Myślę sobie, że jego smak komponowałby się z tym jednym z ostatnich dzikich zakątków najprawdziwszej zieleni przemieszanej z czernią. W wiecznym cieniu drzew i w jego towarzystwie odnalazłbym spokój. Jego smakowita ziemistość i delikatność z jednoczesną stanowczością stanowiłyby jedność z naturą. Idealnie nadaje się dla marzycieli nieustannie poszukujących nowych marzeń. Dla smakoszy takoż, albowiem jest udaną kompozycją smaków, a im dłużej się pali, tym jest coraz ciekawszy.

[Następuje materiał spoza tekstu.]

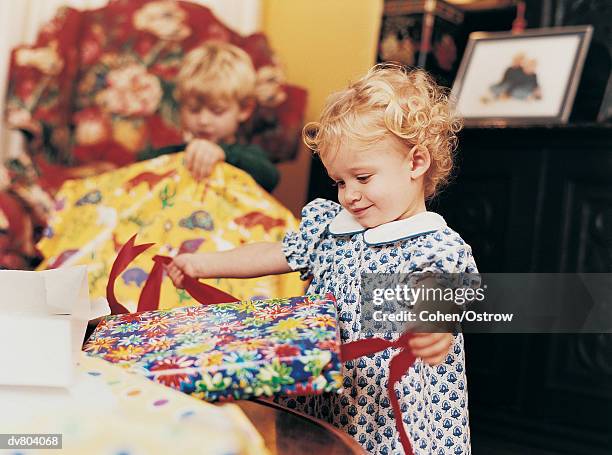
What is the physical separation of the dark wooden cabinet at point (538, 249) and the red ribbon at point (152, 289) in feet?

Na pewno nie jest monotonny. Słodycz virginii w sposób doskonały koresponduje z wieloaspektowością latakii, a w tle przygrywa coś kuszącego, smakowitego (choć trudno nazwać to rumem – czy wspominałem już, że mógłbym psioczyć i psioczyć na speców od reklamy?) oraz sycącego. Owe „coś” nigdy nie przebija się na pierwszy plan, jest raczej wyjątkowo ważnym aktorem drugoplanowym. I, bądźmy szczerzy, oscarowa to rola!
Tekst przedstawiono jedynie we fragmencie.